Mr Roe-Lavery added: “The CQC arrived at the charity’s premises last Thursday and what was discovered is that the required documentation and records to support the registered organisation - the charity - were in the limited company’s name and because the registration for the regulated ambulance service is with the charity, any documentation in the name of the limited company could not be accepted.
“We explained to the inspectors the transition between the charity and the newly-registered limited company, and in order to avoid public confusion, how the commercial enterprise was being operated by the Emergency Medical Service (EMS) limited company.
“The inspectors explained to us that, if the limited company was going to be operating the regulated activity of the ambulance service, the application must be in the name of the limited company and not in the registered charity.

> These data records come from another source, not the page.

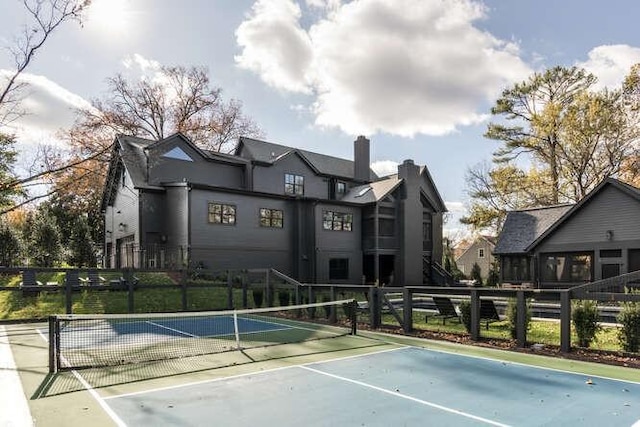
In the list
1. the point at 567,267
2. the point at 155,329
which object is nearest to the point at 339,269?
the point at 567,267

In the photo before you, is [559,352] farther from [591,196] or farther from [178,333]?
[591,196]

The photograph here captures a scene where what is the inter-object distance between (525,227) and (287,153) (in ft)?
56.9

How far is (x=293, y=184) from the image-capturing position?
34.2m

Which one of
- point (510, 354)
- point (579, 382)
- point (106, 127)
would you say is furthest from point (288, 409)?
point (106, 127)

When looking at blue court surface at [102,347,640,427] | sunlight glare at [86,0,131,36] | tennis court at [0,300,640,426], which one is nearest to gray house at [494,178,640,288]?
tennis court at [0,300,640,426]

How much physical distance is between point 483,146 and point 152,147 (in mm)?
30664

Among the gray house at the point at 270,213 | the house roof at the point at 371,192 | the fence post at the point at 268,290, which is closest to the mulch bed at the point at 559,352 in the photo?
the fence post at the point at 268,290

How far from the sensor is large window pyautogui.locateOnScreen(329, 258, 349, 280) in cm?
3180

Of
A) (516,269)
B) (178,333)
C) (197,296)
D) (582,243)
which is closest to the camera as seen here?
(178,333)

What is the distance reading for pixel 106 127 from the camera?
124 ft

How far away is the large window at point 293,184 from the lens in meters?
33.7

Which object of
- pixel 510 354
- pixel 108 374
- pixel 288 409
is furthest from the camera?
pixel 510 354

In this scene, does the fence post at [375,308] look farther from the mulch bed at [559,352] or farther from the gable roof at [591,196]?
the gable roof at [591,196]

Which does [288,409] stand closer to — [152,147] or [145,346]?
[145,346]
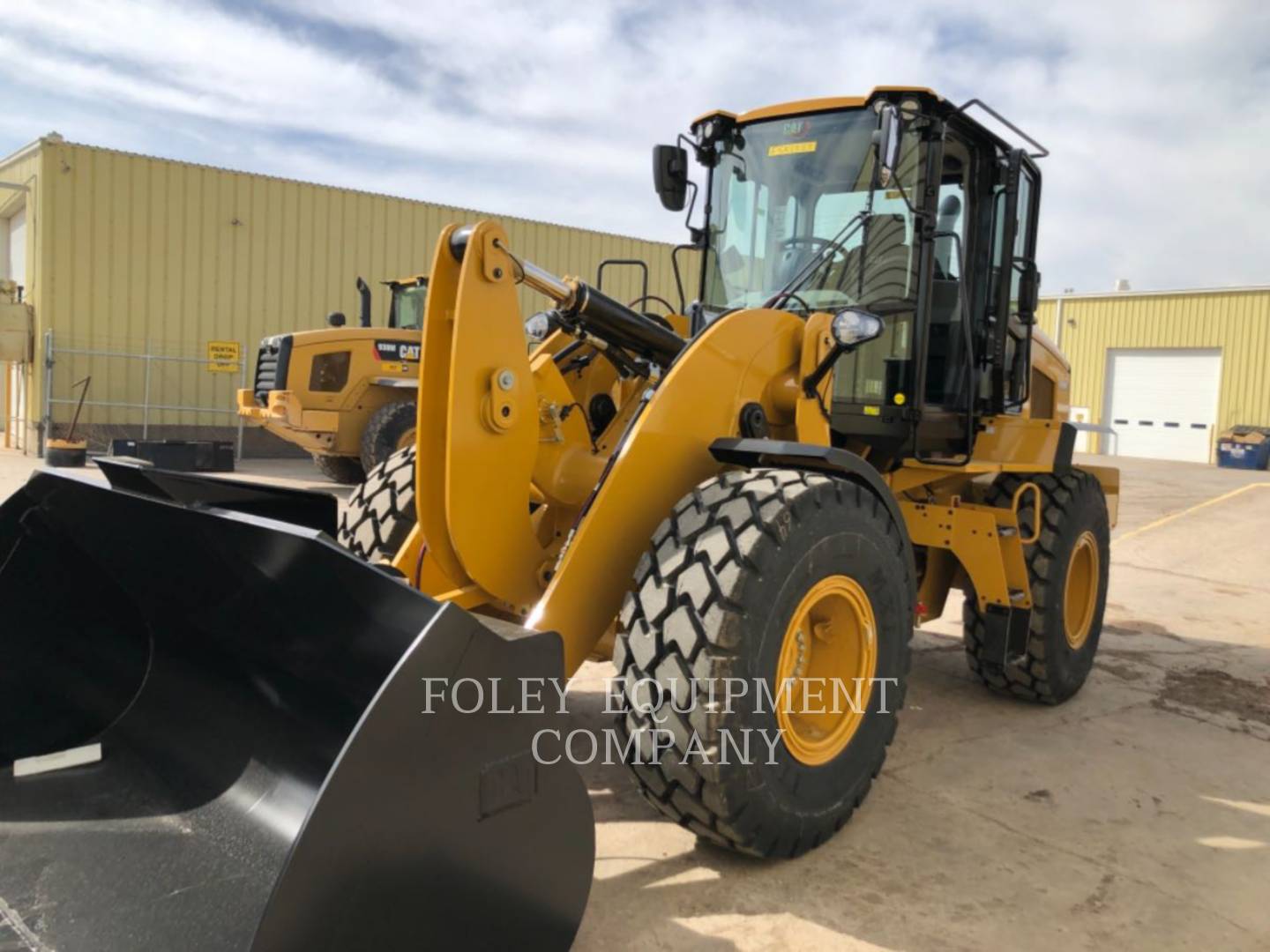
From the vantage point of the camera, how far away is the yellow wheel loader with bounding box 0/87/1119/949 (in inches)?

“We need to de-register the charity as the operators of the ambulance service and re-apply to the CQC to run it through the limited company.
“In order to resolve the matter of non-compliance, the CQC has suspended our registration to allow us the opportunity to resubmit our policies, procedures, training records and registration application for the new legal entity that’s going to be carrying out any regulated activity.”
He added: “We look forward to working with the CQC to resubmit a new application for regulated activities for Devon Freewheelers EMS Ltd.
“As a result of this inspection, we now know what needs to be done and we are taking immediate action to address it and have a clear way forward.
“In essence, it has highlighted an administration error. The policies and procedures don’t marry up and we have to put them in the right name of the right organisation and resubmit them.
“We are excited to be able to take Devon Freewheelers in a new direction, offering more to the communities and people that we serve across the county.
“We have already received so many messages of support for the new Devon Freewheelers EMS venture.
“We would like to thank everyone who has supported the charity and its volunteers over the last year, which has been extremely difficult for everyone.”
The ambulance service has been dormant and the vehicles secured in a compound since January 2021 after the role of Clinical Lead at Devon Freewheelers EMS became vacant.